The first thing I tried was just setting up a VM with postfix running on it locally with my residential ISP. I don't even remember what the error was for this scenario, but it was just totally dead in the water. Absolutely zero mail delivery. I think I eventually figured out it's because google defers to spamhaus, and spamhaus says residential IPs = hard no.

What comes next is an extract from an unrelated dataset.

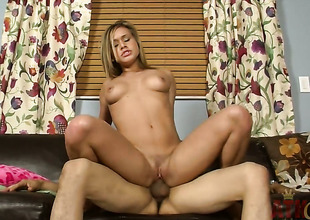Blond woman Kennedy Leigh gets her mouth destroyed by guys love wand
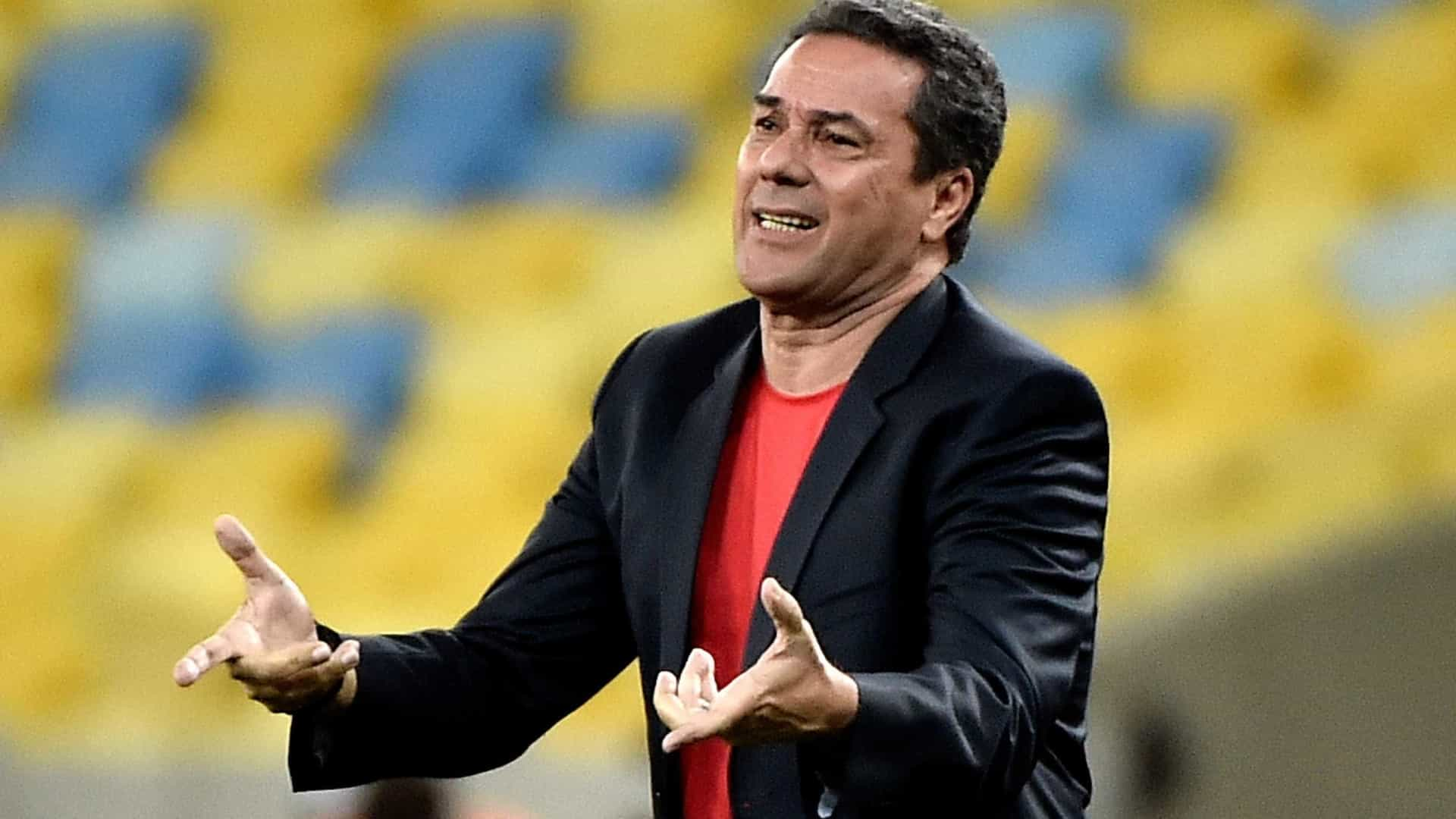 Luxemburgo se reúne com a diretoria do Palmeiras neste domingo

That next thing I tried, and what I ended up doing, was writing a docker container that just runs an SSH port forward to jump from my local network to a digitalocean host, which is where another docker container runs postfix. I had done this bit once before, and I tried to just set up DKIM (since DKIM was, to my reading, basically bulletproof - why bother with SPF when you have real cryptographic identity assurance?). This led to weird error messages from google about my IP having a super low reputation. This was something I'd been worried about so I spent a bit of time trying to cycle my IP. But I eventually figured out it was just a bad error message and setting up SPF suddenly made my emails start delivering.
My main ongoing issue is that I had to add all my sending addresses (things my internalhostnamehere@myrealdomain.com) to my contacts in gmail, otherwise there was like a 50% chance they'd just go to spam. I've been running this setup for about a year and it's still a coin toss whether emails will come through fine, or if they'll say "this would've gone to spam but it's in your contacts". When that happens, I check the DKIM and SPF status in "original message" in gmail, and gmail itself says they both passed.
Absurd tbh.
For my "not self-hosted but better than letting google own my digital identity" solution, since I use apple icloud+ or whatever it's called, I set up the SPF stuff to let me send+receive email from my custom domain, so while icloud could still scan my mail, at least if I get banned, I still own the actual domain and could move somewhere else.